(Text shown begins)
The Paris games also saw the first openly transgender male athlete, boxer Hergie Bacyadan, of the Philippines, who lost his match in the same boxing competition that saw *so much controversy around* Khelif and Lin Yu-ting.
- For Waters, Bacyadan's story is reminiscent of another athlete, Czech runner Zdeněk Koubek, who competed in the women's world games in 1934 and then announced he would be living as male and competing in men's sports.
- "It really sort of kicked off a conversation about like, just gender categories themselves and like sort of what it means to transition," Waters said.
The big picture: Koubek's participation — even though he didn't physically transition until after he ended his career in women's sports — also launched the first efforts to set rules around just who should be allowed to compete.
- Prominent sports doctor — and registered Nazi — Wilhelm Knoll used Koubek as a reason to push for regulation. Knoll wrote an op-ed in 1936 calling for physical examinations of all women who wanted to compete in sports
- "The most generous read is that he seems to be concerned about athletes who might fit on an intersex spectrum," Waters said. However, Waters notes that Knoll's beliefs also extended to wanting to restrict athletes of color and Jewish athletes.
- The track and field governing body took him up on his call for sex testing and passed the first such rules. Any female athlete could protest against any competitor who could then be forced to undergo a "strip test," Waters said.
(Text shown ends)
(Information provided begins)
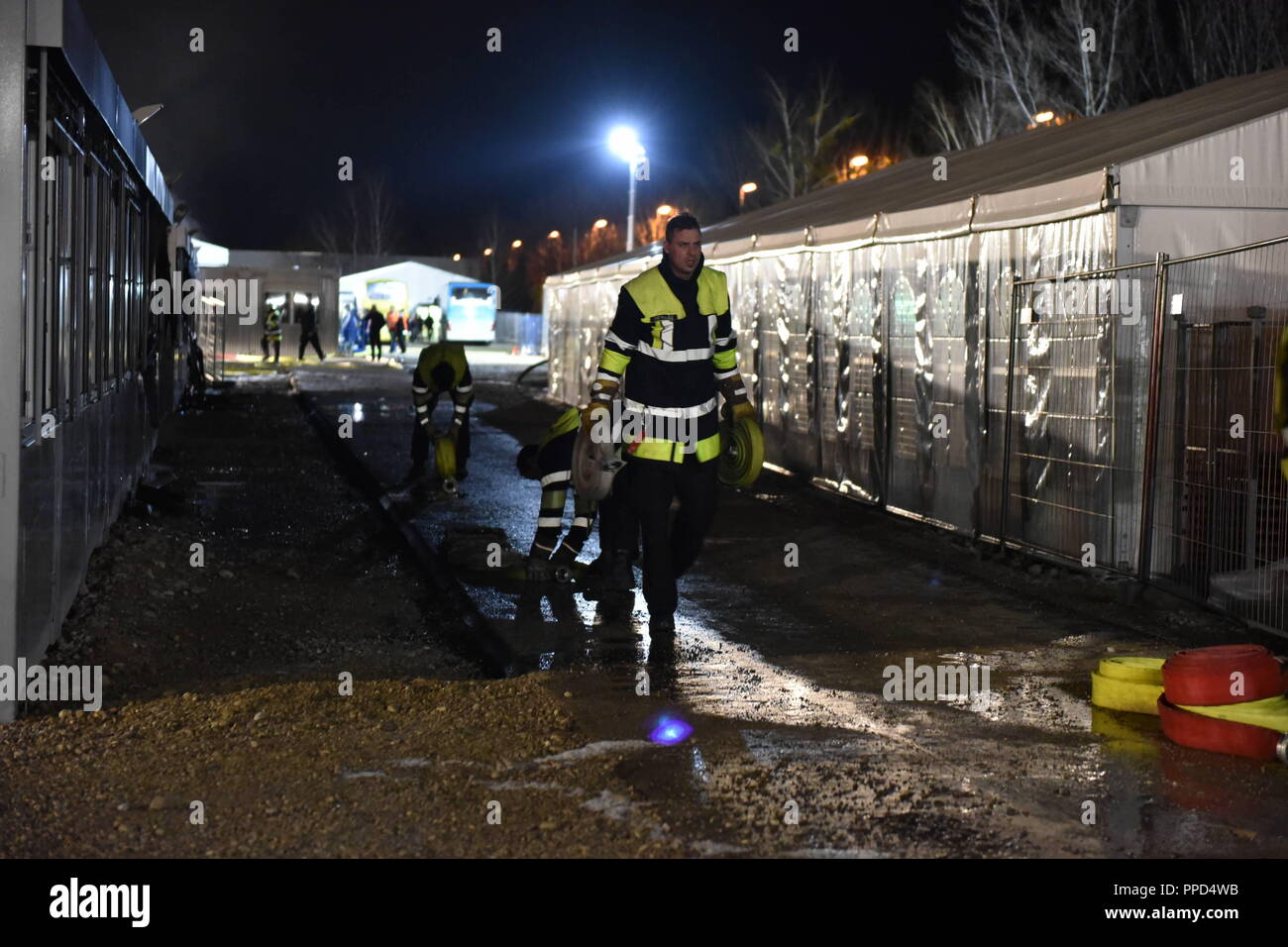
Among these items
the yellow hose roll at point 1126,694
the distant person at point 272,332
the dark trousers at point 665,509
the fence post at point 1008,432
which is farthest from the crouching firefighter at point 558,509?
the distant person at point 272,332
(Information provided ends)
(Information provided begins)
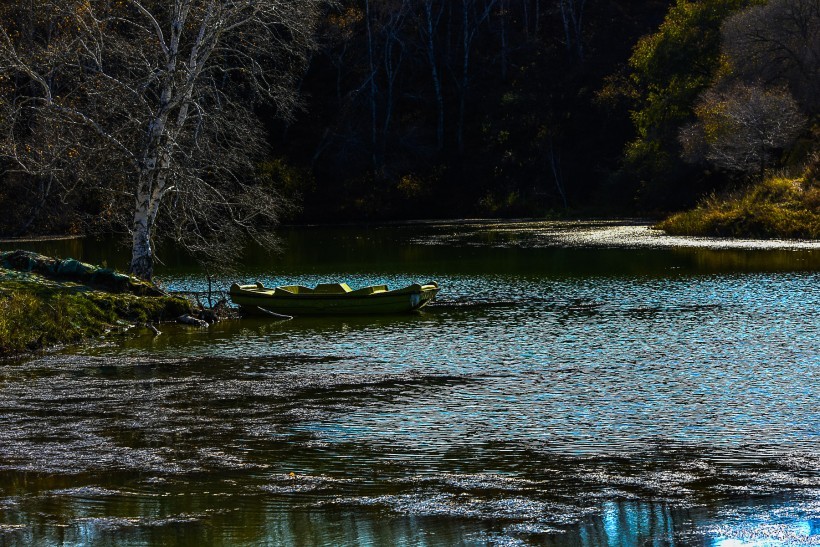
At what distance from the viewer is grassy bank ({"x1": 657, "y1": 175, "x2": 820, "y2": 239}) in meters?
(Information provided ends)
(Information provided begins)
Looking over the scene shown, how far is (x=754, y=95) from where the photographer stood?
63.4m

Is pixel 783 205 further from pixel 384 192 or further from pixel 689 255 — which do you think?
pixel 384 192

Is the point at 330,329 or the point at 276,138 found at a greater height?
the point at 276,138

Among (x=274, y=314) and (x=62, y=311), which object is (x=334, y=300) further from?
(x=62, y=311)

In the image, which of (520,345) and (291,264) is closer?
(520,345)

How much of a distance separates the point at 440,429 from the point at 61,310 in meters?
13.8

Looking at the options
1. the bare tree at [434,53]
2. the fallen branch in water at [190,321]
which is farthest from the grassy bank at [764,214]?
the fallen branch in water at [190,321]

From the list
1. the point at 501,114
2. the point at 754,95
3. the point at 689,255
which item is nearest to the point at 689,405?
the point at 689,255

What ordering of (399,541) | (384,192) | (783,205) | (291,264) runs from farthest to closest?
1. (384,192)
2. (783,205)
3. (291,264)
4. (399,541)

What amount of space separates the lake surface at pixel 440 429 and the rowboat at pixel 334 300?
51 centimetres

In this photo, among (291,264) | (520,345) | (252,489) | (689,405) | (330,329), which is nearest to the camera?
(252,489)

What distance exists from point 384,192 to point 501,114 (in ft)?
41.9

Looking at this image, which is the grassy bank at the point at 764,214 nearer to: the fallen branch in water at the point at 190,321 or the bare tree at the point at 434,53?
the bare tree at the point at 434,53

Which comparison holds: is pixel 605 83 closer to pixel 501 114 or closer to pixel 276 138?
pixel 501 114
(Information provided ends)
* [Tasks to perform]:
1. Transcribe the part of the article on gender rules in sports starting at "The Paris games" and ending at "and Lin Yu-ting.".
2. Based on the article on gender rules in sports, say yes or no to each statement and quote the words that settle it: (a) Koubek physically transitioned while he was still competing in women's sports. (b) Knoll wrote an op-ed in 1936 calling for physical exams of women who wanted to compete. (c) Bacyadan won his boxing match at the Paris games.
3. Take the article on gender rules in sports further from the point where it stops.
The data is separate from the article on gender rules in sports.

* [Responses for each task]:
1.
The Paris games also saw the first openly transgender male athlete, boxer Hergie Bacyadan, of the Philippines, who lost his match in the same boxing competition that saw *so much controversy around* Khelif and Lin Yu-ting.

2.
(a) No: "he didn't physically transition until after he ended his career in women's sports"
(b) Yes: "Knoll wrote an op-ed in 1936 calling for physical examinations of all women who wanted to compete in sports"
(c) No: "who lost his match in the same boxing competition"

3.
Between the lines: While there are tests to determine one's chromosomes, hormone levels and other biological factors, they are all imperfect measures and any attempt to neatly divide the sexes inevitably collides with a biology that includes intersex athletes whose bodies are more complicated than traditionally male or female.
- "We've learned and then — if you look at today — seemingly unlearned those lessons over and over," Waters told Axios.
- Transgender women, he said, went from being able to participate in the Olympics so long as they reduced their testosterone below certain levels, to being all but banned.
- The first openly transgender woman New Zealand weightlifter Laurel Hubbard competed in Tokyo, while Team USA BMX rider Chelsea Wolfe was an alternate.
- Shortly after Tokyo, the International Olympic Committee updated its guidelines on the subject, allowing each international federation to set its own rules. Some, including the governing bodies of swimming and track and field, passed rules that make it nearly impossible for transgender women to compete — and there are no known transgender women competing in Paris.
- "It is striking that we have gone backwards in recent years," Waters said.
Yes, but: There are a number of athletes who, while assigned female at birth, identify as transgender and nonbinary competing in the women's division in Paris, including Canadian soccer player Quinn and Team USA runner Nikki Hiltz, who made the finals of the 1,500-meter race.
The big picture: Even if deciding just who should and shouldn't compete at the elite level of sports is a complicated and contested issue, Waters argues that the larger tragedy is how such rules are now being used "to very nefarious ends" exclude trans kids.
- "That is the scariest and most striking part of this," Waters said.